Selain itu, penggunaan formulir ini juga ditujukan untuk perseorangan yang bekerja di lebih dari satu perusahaan atau instansi dengan PPh final, penghasilan dari dalam negeri (royalti, bunga, penghasilan dari perbedaan kurs mata uang), dan penghasilan yang diperoleh dari luar negeri.

Formulir SPT 1770 juga mencakup Wajib Pajak dengan penghasilan lebih dari satu jenis pekerjaan, baik itu bersumber dari pendapatan tetap, pekerjaan sampingan, honor atau upah. Misalnya, Anda berprofesi sebagai dokter tetap di sebuah rumah sakit sekaligus sebagai penulis buku kedokteran.
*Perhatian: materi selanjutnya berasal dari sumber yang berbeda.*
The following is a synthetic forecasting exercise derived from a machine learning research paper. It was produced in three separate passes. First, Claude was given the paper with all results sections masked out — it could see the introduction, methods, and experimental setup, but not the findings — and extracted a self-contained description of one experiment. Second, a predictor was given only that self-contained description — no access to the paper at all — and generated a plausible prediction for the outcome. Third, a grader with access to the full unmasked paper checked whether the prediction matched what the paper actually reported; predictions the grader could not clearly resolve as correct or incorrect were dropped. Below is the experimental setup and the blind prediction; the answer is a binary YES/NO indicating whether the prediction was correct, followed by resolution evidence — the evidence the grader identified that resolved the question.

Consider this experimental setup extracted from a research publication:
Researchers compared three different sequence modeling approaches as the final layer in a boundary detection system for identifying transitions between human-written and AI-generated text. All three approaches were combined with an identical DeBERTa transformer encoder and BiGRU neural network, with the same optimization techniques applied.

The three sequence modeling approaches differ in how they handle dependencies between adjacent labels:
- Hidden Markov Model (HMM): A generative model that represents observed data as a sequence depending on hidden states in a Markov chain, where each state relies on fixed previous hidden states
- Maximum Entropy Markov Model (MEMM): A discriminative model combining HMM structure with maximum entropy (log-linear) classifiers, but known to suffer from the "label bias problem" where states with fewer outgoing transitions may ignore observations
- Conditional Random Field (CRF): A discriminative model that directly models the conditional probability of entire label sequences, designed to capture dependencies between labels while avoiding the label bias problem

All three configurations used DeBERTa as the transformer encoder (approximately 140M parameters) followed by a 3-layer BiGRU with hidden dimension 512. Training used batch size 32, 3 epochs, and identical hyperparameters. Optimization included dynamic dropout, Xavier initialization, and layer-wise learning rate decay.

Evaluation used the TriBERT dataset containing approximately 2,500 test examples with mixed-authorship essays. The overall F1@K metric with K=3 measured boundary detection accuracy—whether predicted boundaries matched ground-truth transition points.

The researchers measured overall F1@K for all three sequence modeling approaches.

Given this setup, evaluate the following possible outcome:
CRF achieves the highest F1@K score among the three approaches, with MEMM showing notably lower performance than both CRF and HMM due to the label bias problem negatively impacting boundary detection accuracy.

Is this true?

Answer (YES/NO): YES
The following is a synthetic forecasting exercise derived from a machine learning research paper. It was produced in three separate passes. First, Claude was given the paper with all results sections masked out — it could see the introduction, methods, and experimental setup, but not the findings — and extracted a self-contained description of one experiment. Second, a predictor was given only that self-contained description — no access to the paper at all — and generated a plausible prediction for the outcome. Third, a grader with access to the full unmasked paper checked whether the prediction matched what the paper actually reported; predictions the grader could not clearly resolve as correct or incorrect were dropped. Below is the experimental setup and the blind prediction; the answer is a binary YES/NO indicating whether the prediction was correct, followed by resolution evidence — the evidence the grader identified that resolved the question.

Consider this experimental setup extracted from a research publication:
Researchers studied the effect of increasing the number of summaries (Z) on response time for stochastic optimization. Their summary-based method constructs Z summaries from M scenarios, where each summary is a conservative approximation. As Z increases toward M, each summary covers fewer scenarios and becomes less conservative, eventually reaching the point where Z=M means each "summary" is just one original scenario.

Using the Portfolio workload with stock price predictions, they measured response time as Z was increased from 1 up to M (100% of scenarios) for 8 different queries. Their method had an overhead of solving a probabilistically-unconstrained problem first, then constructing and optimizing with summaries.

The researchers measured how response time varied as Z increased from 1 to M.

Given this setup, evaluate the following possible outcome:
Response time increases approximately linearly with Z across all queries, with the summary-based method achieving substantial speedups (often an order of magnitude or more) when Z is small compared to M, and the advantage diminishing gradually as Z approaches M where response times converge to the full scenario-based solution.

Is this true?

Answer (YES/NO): NO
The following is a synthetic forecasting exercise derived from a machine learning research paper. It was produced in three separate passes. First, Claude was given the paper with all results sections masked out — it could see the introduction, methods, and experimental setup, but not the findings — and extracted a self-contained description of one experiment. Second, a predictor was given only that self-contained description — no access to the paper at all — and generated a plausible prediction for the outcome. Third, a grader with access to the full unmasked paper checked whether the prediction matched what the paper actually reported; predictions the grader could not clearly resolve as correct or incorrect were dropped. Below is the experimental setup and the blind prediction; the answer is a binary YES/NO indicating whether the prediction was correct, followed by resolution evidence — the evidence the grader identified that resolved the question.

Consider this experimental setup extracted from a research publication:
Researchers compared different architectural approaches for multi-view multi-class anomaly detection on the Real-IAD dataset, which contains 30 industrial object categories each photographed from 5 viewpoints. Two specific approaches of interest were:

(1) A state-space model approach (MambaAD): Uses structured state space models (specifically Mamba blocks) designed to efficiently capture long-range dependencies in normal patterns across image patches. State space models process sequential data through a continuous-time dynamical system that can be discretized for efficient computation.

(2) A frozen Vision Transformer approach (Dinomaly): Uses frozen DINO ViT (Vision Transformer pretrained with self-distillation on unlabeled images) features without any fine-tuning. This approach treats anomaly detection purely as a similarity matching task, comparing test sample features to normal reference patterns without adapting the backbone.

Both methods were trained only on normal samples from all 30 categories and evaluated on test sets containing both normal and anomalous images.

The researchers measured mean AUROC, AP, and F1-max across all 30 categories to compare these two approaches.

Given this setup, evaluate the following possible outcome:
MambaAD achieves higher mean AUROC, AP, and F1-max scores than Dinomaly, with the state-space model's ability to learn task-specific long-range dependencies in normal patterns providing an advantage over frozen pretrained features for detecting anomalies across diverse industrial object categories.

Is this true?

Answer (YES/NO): NO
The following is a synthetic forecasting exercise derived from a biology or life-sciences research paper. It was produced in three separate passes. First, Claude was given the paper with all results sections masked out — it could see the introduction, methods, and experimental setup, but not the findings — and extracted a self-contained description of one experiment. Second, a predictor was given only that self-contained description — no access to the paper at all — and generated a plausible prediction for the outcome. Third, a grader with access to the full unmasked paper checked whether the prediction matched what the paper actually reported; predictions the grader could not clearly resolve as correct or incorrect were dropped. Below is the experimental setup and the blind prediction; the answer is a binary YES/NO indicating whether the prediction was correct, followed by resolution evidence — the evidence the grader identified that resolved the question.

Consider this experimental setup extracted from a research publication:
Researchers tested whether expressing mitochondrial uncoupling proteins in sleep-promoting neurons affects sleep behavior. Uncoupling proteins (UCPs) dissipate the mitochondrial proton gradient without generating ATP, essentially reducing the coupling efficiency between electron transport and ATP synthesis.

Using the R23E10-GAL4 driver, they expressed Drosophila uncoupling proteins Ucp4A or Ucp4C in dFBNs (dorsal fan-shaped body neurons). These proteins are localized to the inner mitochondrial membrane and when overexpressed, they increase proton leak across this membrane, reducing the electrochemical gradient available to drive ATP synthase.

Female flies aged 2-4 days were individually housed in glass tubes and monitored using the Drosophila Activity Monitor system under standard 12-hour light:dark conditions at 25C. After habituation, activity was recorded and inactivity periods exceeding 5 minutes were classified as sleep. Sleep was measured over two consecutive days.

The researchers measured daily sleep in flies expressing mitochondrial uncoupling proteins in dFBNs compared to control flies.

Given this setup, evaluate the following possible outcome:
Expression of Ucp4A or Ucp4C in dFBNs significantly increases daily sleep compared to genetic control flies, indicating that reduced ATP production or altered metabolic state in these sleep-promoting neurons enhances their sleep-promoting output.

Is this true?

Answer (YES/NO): NO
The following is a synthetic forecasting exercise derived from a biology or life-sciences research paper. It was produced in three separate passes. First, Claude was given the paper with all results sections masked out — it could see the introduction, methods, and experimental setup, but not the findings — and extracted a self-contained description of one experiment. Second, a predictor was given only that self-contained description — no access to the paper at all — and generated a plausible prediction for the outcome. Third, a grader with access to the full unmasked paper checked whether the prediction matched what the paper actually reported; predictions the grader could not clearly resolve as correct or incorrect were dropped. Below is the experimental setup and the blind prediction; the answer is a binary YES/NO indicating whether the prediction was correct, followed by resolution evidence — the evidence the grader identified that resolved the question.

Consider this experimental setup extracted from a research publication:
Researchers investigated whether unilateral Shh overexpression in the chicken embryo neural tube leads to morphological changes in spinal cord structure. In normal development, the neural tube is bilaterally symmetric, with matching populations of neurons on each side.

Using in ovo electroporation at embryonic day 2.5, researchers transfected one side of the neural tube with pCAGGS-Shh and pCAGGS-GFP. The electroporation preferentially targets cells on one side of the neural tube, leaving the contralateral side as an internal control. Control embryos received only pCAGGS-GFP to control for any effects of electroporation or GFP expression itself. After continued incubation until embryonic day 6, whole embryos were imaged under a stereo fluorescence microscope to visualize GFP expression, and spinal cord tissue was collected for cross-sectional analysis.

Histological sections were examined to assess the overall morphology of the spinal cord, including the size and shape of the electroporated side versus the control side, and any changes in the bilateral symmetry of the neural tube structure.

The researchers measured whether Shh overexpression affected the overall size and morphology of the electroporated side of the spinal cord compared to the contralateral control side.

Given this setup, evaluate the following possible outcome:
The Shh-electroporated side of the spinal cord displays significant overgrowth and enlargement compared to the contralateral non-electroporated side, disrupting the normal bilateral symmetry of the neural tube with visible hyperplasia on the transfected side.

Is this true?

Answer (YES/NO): NO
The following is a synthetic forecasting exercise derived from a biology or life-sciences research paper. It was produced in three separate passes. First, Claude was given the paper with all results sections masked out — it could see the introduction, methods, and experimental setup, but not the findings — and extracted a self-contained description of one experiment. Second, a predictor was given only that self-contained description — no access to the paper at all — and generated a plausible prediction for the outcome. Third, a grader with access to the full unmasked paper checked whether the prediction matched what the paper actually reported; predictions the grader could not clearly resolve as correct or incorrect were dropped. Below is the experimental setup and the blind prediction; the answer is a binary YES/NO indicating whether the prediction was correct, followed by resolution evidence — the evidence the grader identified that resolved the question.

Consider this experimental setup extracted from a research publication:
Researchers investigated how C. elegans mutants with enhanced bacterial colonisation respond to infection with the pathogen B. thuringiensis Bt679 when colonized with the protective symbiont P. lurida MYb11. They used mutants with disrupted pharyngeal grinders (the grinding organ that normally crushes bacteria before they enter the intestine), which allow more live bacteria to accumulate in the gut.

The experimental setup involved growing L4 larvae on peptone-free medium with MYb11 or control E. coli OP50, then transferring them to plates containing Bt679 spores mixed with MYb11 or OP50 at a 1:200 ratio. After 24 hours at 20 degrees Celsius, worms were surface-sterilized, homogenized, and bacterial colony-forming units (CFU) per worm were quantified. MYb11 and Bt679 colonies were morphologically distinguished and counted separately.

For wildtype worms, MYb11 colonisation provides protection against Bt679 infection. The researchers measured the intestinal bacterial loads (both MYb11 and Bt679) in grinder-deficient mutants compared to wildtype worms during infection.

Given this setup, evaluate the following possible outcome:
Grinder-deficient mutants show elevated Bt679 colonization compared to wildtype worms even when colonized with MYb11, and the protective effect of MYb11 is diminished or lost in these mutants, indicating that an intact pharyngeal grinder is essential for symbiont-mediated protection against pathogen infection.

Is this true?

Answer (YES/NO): YES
Jenis Formulir SPT Tahunan

Baca juga: Jasa Konsultan Pajak SPT Tahunan

Dokumen Lain yang Dibutuhkan Sebelum Lapor Pajak Pribadi

Ada beberapa dokumen pendukung yang dibutuhkan oleh Wajib Pajak sebelum mengisi dan melaporkan pajak tahunan, yaitu:

  1. Formulir 1721 A1 dan A2

Pertama adalah formulir dengan kode 1721 A1 dan A2. Formulir dengan kode A1 ditujukan untuk karyawan yang bekerja pada perusahaan swasta, sementara formulir dengan kode A2 ditujukan untuk para Pegawai Negeri Sipil (PNS). Formulir ini bisa diperoleh Wajib Pajak dari bagian keuangan perusahaan atau instansi tempat bekerja. Nantinya, pengisian formulir SPT Tahunan bisa dilakukan dengan bantuan data-data dari formulir ini.

  1. EFIN

Dokumen pelengkap berikutnya yang dibutuhkan sebelum mengisi SPT adalah Electronic Filling Identification Number (EFIN). Nomor ini bisa diperoleh melalui Kantor Pelayanan Pajak (KPP) terdekat dan menjadi akses untuk bisa masuk dan mengisi e-filling atau pelaporan pajak secara online.

Cara mendapatkan EFIN ini tidak sulit. Datanglah ke KPP yang terdekat dengan lokasi Anda. Jangan lupa bawa kartu NPWP Anda. Di sana, Anda akan diminta mengisi formulir pengajuan atau aktivasi EFIN. Setelah mengambil nomor antrian, petugas akan memanggil dan membantu Anda dalam melakukan aktivasi EFIN.

  1. Informasi tentang Penghasilan, Hutang atau Harta Lainnya

Dokumen ini diperlukan apabila Wajib Pajak memiliki penghasilan lain selain penghasilan tetap yang diperoleh dari pekerjaan utama, adanya kewajiban terutang yang harus dibayarkan, atau harta lainnya.